* BEGIN *
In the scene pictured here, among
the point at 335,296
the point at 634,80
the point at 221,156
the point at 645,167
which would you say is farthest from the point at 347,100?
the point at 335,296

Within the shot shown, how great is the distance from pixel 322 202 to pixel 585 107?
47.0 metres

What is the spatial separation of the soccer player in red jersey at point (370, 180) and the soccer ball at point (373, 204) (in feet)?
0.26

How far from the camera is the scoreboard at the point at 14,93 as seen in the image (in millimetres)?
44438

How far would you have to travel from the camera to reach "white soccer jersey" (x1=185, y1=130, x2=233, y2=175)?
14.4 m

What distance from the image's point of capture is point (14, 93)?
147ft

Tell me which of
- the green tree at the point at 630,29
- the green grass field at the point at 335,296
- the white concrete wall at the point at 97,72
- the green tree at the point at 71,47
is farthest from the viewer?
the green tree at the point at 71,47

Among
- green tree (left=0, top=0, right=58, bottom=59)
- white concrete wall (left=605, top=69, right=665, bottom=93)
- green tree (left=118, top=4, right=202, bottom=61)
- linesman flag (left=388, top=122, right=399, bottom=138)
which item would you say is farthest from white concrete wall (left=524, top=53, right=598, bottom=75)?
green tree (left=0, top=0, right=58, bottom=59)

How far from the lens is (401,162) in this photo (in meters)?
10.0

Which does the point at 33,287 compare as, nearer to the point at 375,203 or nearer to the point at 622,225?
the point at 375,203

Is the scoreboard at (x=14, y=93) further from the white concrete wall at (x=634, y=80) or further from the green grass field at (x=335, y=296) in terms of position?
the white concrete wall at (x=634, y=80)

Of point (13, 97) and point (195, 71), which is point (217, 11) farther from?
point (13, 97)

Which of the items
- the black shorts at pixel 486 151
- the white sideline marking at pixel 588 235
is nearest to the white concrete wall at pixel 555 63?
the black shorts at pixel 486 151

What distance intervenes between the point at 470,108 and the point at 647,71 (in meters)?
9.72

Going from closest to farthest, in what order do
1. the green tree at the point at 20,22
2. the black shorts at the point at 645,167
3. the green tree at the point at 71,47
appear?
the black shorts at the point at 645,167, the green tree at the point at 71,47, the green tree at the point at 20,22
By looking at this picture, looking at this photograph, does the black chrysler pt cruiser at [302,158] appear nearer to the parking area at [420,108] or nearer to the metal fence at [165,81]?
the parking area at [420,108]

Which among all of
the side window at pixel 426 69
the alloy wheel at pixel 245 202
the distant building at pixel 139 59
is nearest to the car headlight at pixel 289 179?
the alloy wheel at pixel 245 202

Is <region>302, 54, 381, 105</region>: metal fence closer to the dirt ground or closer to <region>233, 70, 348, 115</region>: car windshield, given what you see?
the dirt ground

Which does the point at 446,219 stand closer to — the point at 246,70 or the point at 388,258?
* END *
PROMPT →
Return all of the entries above, reproducing every line unchanged.

THE OUTPUT →
In the scene pictured here, among
the point at 335,296
the point at 634,80
the point at 221,156
the point at 645,167
which would you say is farthest from the point at 347,100?
the point at 335,296

Within the shot shown, how great is the distance from pixel 322 202 to pixel 585 107?
47.0 metres

What is the spatial separation of the soccer player in red jersey at point (370, 180) and the soccer ball at point (373, 204) (in feet)?
0.26

How far from the camera is the scoreboard at the point at 14,93 as seen in the image (in millimetres)?
44438

How far would you have to travel from the camera to reach "white soccer jersey" (x1=185, y1=130, x2=233, y2=175)?
14.4 m

What distance from the image's point of capture is point (14, 93)?
147ft

Tell me which of
- the green tree at the point at 630,29
- the green grass field at the point at 335,296
- the white concrete wall at the point at 97,72
- the green tree at the point at 71,47
is farthest from the viewer?
the green tree at the point at 71,47

Among
- green tree (left=0, top=0, right=58, bottom=59)
- white concrete wall (left=605, top=69, right=665, bottom=93)
- green tree (left=118, top=4, right=202, bottom=61)
- linesman flag (left=388, top=122, right=399, bottom=138)
which item would you say is farthest from white concrete wall (left=524, top=53, right=598, bottom=75)?
green tree (left=0, top=0, right=58, bottom=59)

How far from the lens is (401,162) in this photo (in meters)?
10.0

Which does the point at 33,287 compare as, nearer to the point at 375,203 or nearer to the point at 622,225?
the point at 375,203

Is the scoreboard at (x=14, y=93) further from the white concrete wall at (x=634, y=80) or further from the green grass field at (x=335, y=296) in terms of position?
the white concrete wall at (x=634, y=80)

Of point (13, 97) and point (195, 71), which is point (217, 11) farther from?
point (13, 97)

Which of the items
- the black shorts at pixel 486 151
- the white sideline marking at pixel 588 235
is nearest to the white concrete wall at pixel 555 63?
the black shorts at pixel 486 151

What distance intervenes between the point at 470,108 and the point at 647,71 (in meters)?
9.72

Going from closest to farthest, in what order do
1. the green tree at the point at 20,22
2. the black shorts at the point at 645,167
3. the green tree at the point at 71,47
appear?
the black shorts at the point at 645,167, the green tree at the point at 71,47, the green tree at the point at 20,22
By looking at this picture, looking at this photograph, does the black chrysler pt cruiser at [302,158] appear nearer to the parking area at [420,108] or nearer to the metal fence at [165,81]?
the parking area at [420,108]

Which among all of
the side window at pixel 426 69
the alloy wheel at pixel 245 202
the distant building at pixel 139 59
is nearest to the car headlight at pixel 289 179?
the alloy wheel at pixel 245 202

Is <region>302, 54, 381, 105</region>: metal fence closer to the dirt ground or closer to <region>233, 70, 348, 115</region>: car windshield, given what you see?
the dirt ground

Which does the point at 446,219 stand closer to — the point at 246,70 or the point at 388,258?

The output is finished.